- YOUR GOAL -
Of all the lines below, return only those starting with the line holding "New Zealand, site EFH_HCAME03, 2019-09-26" and going on through the line holding "site MTZ_S3_F05, 3-frame burst.", exactly as written.

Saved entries

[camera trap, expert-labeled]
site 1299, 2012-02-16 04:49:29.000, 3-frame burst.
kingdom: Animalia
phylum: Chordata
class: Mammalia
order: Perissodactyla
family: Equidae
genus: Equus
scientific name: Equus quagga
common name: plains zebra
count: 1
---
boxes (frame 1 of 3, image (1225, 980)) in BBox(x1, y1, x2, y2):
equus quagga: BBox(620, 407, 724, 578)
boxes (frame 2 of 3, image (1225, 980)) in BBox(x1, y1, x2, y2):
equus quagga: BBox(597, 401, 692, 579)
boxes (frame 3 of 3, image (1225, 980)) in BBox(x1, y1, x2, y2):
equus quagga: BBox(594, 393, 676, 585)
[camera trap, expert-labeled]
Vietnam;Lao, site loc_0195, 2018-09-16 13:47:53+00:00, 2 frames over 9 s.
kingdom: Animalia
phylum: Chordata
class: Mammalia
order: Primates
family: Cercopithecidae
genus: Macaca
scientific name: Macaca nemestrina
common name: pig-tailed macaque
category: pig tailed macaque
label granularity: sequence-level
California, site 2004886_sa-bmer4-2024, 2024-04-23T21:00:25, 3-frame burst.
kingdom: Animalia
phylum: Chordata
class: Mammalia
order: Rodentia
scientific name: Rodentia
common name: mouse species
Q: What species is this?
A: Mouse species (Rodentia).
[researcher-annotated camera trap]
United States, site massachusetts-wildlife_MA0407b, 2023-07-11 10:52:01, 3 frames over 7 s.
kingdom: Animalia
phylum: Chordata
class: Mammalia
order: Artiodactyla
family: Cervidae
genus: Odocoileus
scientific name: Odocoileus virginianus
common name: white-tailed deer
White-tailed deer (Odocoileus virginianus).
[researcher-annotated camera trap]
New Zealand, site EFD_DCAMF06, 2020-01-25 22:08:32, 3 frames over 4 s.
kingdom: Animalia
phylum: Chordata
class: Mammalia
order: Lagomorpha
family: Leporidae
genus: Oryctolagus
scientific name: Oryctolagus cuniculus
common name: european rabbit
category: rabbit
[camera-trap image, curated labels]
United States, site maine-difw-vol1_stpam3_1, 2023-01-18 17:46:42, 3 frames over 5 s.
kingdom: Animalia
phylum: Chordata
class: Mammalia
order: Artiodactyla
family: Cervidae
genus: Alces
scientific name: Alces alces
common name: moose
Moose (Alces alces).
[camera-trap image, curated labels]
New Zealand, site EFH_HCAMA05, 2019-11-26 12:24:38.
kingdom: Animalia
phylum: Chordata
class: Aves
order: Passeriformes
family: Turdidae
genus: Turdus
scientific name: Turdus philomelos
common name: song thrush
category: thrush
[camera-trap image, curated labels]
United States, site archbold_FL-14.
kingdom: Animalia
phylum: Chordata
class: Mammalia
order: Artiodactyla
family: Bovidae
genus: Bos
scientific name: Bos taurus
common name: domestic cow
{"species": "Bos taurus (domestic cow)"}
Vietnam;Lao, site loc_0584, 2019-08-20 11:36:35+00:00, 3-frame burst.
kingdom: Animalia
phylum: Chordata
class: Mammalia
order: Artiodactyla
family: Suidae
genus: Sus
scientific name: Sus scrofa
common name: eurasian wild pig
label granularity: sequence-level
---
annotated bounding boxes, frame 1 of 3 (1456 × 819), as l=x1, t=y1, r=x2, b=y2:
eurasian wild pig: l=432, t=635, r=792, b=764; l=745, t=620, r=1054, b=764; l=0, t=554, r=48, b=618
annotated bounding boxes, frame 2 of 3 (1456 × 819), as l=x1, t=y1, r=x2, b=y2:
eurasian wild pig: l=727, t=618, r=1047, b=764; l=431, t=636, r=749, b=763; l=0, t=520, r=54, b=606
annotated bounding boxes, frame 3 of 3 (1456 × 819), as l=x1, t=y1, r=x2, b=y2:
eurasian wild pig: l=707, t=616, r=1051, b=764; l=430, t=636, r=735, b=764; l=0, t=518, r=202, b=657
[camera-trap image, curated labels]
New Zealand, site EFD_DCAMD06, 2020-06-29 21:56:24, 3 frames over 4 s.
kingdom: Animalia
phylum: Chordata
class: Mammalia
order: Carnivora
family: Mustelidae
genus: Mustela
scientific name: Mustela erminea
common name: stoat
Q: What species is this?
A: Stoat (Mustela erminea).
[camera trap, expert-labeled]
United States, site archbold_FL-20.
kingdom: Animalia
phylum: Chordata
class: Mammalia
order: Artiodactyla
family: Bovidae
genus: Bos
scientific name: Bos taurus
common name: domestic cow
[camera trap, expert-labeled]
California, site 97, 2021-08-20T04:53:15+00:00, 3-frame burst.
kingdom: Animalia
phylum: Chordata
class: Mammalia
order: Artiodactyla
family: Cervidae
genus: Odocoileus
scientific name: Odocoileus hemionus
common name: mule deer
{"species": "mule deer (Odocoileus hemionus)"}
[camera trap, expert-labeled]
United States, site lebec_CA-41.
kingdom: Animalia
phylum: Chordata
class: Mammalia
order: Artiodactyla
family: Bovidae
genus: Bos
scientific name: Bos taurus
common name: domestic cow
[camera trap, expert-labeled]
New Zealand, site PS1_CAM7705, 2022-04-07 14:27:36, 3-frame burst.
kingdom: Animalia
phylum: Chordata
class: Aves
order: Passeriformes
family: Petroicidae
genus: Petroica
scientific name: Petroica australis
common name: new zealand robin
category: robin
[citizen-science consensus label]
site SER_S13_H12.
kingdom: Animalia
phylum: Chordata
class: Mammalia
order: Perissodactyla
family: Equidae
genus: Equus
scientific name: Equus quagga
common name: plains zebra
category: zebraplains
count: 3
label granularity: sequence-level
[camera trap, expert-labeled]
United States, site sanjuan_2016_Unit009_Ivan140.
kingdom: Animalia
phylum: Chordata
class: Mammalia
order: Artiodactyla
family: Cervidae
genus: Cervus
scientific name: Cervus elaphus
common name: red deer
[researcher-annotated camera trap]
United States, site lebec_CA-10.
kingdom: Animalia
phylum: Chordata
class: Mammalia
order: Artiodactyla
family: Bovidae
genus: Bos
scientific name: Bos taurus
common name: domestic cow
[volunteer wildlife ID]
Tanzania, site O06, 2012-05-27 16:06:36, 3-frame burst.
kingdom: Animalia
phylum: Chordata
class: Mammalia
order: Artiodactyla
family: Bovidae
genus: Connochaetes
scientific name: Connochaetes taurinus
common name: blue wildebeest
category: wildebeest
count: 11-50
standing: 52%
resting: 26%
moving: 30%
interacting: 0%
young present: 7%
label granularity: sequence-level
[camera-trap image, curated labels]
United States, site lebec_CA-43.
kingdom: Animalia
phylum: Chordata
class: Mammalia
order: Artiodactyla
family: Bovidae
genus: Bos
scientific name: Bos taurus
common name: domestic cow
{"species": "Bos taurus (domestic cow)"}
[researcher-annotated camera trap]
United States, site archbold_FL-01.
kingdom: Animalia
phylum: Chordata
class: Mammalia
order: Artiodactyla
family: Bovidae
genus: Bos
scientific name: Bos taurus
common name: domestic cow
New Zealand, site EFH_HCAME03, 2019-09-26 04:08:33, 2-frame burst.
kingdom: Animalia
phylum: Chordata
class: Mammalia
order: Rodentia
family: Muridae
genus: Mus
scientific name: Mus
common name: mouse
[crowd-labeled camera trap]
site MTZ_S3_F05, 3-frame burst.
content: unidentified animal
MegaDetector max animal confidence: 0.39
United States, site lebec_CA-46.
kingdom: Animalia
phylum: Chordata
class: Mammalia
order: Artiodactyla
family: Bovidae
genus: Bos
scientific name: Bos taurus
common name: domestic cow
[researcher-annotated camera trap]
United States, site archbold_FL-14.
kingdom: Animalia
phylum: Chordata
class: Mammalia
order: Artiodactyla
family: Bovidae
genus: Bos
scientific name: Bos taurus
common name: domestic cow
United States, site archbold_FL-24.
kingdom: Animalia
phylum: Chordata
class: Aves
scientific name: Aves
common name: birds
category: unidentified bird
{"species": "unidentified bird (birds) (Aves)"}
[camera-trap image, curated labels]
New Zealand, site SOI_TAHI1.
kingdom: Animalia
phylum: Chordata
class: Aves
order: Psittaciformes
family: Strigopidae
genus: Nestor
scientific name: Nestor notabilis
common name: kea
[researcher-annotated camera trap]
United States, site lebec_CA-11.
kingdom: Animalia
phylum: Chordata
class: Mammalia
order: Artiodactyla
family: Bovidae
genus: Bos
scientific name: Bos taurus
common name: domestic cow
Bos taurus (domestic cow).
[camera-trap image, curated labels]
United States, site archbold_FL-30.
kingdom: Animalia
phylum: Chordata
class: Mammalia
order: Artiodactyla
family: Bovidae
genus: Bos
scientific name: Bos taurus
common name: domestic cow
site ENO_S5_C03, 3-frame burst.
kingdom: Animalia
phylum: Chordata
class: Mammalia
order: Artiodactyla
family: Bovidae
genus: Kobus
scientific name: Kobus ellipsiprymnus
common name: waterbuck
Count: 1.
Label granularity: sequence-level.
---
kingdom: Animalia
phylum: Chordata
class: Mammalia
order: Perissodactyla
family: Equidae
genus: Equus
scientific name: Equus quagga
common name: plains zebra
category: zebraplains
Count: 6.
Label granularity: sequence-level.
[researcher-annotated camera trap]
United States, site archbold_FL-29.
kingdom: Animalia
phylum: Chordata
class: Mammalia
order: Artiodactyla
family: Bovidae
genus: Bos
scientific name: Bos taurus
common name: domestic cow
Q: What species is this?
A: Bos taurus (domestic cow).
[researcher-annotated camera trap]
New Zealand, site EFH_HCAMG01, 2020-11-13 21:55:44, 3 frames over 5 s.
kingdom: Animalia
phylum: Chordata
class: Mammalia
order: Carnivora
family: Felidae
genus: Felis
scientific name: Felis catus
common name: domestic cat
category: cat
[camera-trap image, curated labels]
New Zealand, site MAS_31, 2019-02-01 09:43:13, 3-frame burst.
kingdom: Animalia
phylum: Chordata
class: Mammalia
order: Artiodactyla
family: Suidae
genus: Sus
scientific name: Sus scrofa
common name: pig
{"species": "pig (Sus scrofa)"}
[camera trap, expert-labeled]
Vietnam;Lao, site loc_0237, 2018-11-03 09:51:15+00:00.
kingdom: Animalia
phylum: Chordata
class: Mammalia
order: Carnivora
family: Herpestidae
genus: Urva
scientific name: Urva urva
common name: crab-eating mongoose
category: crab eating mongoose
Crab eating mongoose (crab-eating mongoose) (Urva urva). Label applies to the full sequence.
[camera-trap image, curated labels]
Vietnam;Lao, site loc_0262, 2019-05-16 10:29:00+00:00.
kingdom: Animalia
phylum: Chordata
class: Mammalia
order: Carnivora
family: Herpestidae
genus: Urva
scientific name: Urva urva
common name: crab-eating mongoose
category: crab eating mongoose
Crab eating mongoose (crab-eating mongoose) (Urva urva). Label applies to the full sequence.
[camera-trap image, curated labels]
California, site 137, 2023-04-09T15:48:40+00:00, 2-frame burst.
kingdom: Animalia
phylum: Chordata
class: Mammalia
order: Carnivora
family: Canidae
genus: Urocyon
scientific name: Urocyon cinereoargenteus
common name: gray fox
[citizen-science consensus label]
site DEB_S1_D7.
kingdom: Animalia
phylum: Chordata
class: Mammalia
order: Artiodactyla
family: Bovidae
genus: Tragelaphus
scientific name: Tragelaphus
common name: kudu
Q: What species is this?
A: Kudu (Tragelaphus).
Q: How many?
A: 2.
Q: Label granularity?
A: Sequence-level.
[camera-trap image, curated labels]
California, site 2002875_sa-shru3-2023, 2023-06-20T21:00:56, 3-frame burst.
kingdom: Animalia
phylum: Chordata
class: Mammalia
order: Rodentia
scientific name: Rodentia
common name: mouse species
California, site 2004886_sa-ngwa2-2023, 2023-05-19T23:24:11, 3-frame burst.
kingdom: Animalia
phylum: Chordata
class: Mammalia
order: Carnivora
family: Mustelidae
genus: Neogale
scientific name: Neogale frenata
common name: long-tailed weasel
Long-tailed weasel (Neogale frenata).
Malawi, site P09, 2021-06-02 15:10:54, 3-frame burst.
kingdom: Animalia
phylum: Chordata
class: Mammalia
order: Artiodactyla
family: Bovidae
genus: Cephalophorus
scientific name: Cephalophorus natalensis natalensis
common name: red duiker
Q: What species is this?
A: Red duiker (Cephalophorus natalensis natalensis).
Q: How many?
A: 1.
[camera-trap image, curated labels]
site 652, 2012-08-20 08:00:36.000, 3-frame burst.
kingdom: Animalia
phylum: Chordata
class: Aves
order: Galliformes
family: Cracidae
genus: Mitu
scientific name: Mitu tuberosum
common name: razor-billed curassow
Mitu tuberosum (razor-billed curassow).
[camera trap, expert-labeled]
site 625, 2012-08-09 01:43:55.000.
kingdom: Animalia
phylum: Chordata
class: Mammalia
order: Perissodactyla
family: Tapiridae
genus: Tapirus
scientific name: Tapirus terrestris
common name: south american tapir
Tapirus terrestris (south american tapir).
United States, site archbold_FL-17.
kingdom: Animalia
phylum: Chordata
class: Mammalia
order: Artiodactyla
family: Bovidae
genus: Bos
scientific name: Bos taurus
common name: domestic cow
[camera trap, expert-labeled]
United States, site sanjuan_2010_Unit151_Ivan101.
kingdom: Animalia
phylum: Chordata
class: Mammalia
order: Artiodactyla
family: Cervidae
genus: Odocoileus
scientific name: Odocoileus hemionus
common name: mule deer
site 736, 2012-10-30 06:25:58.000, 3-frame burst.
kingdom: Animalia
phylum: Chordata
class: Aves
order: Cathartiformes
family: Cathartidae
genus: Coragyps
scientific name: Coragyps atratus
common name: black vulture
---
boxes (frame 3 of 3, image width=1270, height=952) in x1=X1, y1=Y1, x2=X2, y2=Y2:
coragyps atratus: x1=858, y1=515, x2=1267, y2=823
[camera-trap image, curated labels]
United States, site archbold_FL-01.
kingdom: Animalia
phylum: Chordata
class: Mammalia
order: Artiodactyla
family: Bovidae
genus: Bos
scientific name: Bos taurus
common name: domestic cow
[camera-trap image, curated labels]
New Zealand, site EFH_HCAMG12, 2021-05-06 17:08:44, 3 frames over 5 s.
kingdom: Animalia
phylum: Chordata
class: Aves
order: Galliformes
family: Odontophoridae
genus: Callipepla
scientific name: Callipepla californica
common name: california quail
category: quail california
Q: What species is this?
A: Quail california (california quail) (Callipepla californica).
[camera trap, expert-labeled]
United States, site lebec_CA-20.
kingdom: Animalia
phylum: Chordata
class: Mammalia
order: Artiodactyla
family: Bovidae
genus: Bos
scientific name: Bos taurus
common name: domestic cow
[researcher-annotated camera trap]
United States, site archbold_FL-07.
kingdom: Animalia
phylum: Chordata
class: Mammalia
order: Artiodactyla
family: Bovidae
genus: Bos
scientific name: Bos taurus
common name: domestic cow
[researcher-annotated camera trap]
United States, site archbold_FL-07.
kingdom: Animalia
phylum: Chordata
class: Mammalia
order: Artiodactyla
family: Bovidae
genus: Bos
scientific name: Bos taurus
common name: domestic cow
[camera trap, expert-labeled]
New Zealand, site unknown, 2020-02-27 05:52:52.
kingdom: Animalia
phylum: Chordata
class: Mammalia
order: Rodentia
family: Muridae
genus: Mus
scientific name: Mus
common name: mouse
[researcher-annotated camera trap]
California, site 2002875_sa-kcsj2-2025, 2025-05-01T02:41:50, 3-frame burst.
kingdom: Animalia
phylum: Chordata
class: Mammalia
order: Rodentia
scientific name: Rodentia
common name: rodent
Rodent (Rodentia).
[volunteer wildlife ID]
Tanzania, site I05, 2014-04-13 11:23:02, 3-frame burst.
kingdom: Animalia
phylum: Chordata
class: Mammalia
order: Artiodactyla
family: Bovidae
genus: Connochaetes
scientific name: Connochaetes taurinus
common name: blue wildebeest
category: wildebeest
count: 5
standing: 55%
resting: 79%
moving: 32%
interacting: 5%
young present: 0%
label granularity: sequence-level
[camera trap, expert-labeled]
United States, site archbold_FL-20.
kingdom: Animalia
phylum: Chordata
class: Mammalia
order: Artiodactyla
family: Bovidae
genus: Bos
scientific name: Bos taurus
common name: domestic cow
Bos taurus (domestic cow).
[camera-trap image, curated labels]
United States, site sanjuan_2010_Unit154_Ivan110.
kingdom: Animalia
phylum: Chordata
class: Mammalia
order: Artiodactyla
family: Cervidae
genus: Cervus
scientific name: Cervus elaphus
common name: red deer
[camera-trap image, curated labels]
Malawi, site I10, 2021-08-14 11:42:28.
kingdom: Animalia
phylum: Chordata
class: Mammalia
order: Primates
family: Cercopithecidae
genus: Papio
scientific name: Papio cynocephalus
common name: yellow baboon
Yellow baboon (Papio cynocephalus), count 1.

- EXERCISE RESULT -
New Zealand, site EFH_HCAME03, 2019-09-26 04:08:33, 2-frame burst.
kingdom: Animalia
phylum: Chordata
class: Mammalia
order: Rodentia
family: Muridae
genus: Mus
scientific name: Mus
common name: mouse
[crowd-labeled camera trap]
site MTZ_S3_F05, 3-frame burst.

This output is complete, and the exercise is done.